Potentially a modification of SAMNet2 which is designed for video segmentation, could be used for a solution to this problem. The 3D volumes could be treated as videos with flat slices being frames and the third dimension being treated as time. Treating the problem in this 3D perspective would resolve the issue of having slices without any kidneys to identify, however it requires extensive computational power and time which were unfortunately unavailable to us for this particular project.
6.2.4 nnU-Net¶
As important as performance and reproducibility of results are, interpretability and an understanding of what your model is doing is equally important.
We found that whilst it was an enjoyable process learning how to configure nnUNet, we lacked the barebones understanding on UNet that other approaches might have benefitted from --- even if that meant that their baseline was potentially misinformed, and would lack the ability to be generalised to other problemsets.

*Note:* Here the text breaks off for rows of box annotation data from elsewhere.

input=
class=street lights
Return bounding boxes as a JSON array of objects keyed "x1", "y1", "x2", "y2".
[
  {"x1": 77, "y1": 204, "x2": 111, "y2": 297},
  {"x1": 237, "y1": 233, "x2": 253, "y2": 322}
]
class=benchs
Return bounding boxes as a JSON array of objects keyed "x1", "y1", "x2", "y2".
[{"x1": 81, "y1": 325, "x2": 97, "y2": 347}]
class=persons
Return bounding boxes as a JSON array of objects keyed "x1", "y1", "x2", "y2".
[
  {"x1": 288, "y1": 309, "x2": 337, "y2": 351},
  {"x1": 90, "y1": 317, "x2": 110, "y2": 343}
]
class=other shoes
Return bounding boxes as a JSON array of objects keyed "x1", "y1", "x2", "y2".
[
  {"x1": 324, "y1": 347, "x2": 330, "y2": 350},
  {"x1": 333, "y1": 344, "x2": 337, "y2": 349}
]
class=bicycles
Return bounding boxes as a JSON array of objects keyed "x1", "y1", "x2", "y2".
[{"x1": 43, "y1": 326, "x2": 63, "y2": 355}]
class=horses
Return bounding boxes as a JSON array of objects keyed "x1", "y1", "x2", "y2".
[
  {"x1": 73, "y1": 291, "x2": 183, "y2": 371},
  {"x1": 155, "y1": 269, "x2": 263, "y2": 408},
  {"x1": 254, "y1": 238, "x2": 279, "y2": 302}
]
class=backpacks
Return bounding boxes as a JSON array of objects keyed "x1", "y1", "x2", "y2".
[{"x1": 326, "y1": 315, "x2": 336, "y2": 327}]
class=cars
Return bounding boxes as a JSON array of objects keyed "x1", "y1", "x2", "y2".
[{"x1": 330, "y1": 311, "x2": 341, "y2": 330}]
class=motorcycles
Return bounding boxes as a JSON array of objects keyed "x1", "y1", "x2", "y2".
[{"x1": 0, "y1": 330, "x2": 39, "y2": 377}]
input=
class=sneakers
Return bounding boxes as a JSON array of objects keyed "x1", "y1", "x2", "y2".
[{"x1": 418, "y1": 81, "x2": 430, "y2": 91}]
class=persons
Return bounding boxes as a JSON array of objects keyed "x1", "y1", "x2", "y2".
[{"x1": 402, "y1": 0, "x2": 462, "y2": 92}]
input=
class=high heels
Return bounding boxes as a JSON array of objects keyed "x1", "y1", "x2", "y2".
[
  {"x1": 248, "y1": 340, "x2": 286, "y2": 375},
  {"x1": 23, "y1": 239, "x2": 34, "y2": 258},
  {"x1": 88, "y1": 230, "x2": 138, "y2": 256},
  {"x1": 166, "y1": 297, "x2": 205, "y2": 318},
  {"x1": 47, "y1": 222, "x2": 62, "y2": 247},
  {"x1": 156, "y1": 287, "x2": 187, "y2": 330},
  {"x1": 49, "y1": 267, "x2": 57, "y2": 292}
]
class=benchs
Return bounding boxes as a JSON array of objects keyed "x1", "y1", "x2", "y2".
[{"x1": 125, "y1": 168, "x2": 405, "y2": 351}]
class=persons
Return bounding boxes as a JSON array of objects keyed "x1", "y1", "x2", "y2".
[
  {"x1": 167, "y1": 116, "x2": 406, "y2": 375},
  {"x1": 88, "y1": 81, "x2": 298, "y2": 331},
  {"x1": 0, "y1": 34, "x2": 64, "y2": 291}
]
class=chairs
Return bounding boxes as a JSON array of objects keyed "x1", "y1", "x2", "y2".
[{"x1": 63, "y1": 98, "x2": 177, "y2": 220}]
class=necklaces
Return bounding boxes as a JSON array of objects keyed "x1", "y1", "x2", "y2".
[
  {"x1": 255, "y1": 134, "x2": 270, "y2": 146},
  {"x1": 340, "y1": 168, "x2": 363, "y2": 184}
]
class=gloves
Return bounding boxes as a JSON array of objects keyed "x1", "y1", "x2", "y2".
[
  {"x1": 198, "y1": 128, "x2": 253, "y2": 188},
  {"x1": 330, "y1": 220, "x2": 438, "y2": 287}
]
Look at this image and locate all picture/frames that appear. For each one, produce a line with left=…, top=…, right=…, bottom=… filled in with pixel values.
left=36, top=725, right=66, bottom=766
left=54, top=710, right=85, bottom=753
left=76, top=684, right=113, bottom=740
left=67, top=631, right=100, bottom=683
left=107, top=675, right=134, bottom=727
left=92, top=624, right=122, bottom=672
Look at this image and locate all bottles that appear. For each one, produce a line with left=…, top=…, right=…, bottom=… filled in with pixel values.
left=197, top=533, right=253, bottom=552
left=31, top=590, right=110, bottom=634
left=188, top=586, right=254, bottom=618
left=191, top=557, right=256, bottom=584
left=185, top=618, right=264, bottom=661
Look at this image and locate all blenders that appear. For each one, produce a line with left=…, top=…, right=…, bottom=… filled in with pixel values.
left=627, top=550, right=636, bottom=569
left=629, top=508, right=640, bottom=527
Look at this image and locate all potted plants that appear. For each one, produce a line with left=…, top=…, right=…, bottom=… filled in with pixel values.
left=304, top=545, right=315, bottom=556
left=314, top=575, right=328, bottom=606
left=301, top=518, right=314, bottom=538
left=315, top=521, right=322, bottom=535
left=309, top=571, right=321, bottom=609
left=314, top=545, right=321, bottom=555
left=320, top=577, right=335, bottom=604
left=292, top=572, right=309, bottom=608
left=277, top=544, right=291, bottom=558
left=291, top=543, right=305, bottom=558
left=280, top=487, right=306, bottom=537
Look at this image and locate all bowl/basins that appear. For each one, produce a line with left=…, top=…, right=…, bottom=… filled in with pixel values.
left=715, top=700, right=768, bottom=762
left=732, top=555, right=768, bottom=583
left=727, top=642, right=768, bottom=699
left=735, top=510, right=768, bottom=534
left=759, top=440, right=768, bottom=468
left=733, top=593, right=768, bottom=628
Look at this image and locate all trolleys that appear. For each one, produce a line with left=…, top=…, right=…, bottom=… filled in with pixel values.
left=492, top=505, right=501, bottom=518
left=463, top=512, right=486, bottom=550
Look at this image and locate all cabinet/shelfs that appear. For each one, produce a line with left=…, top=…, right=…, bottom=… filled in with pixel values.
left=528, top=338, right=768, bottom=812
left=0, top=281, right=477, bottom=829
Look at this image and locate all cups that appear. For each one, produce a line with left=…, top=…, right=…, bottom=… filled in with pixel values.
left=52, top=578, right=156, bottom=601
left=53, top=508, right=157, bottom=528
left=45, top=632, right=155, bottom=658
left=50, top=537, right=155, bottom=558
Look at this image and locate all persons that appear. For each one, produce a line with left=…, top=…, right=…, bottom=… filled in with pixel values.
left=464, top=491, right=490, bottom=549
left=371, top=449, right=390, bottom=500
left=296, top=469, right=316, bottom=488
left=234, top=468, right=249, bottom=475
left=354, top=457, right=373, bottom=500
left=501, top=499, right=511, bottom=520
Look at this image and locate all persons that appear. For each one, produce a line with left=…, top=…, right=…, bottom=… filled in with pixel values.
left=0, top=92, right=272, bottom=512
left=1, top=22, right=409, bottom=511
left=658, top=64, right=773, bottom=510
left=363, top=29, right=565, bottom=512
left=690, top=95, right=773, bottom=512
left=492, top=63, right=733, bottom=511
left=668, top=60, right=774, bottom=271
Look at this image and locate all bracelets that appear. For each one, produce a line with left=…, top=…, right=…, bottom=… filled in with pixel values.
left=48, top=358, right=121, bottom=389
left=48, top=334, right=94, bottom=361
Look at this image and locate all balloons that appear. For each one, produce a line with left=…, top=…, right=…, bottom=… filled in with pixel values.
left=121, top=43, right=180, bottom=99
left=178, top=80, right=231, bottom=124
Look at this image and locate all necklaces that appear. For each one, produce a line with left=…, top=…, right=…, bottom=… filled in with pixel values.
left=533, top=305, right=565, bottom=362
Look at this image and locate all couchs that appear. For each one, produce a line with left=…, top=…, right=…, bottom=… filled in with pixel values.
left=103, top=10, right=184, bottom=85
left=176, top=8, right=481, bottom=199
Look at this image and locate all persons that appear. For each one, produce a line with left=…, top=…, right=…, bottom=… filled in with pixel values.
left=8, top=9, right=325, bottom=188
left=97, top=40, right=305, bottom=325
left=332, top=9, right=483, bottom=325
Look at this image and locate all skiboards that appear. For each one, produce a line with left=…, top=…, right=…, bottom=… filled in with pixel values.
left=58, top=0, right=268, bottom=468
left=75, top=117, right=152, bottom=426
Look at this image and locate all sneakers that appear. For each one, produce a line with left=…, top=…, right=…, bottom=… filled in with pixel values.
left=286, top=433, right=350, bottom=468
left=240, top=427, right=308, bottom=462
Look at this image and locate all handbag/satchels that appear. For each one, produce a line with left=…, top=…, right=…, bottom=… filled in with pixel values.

We know there is certainly improvement to be had here with respect to training more sophisticated models, and then ontop of that adding DATA-AUGMENTATION too.
We also, unfortunately did not get to dip our toes into the extending-nnunet.md
file of the documentation, which has further improvements to tweak our good-and-honest baseline implementation.
Overall, we believe choosing this framework was a good long term decision, in that many problems will now have the same pipeline, but in the short-term there remains much about the internal workings of this framework that eludes us.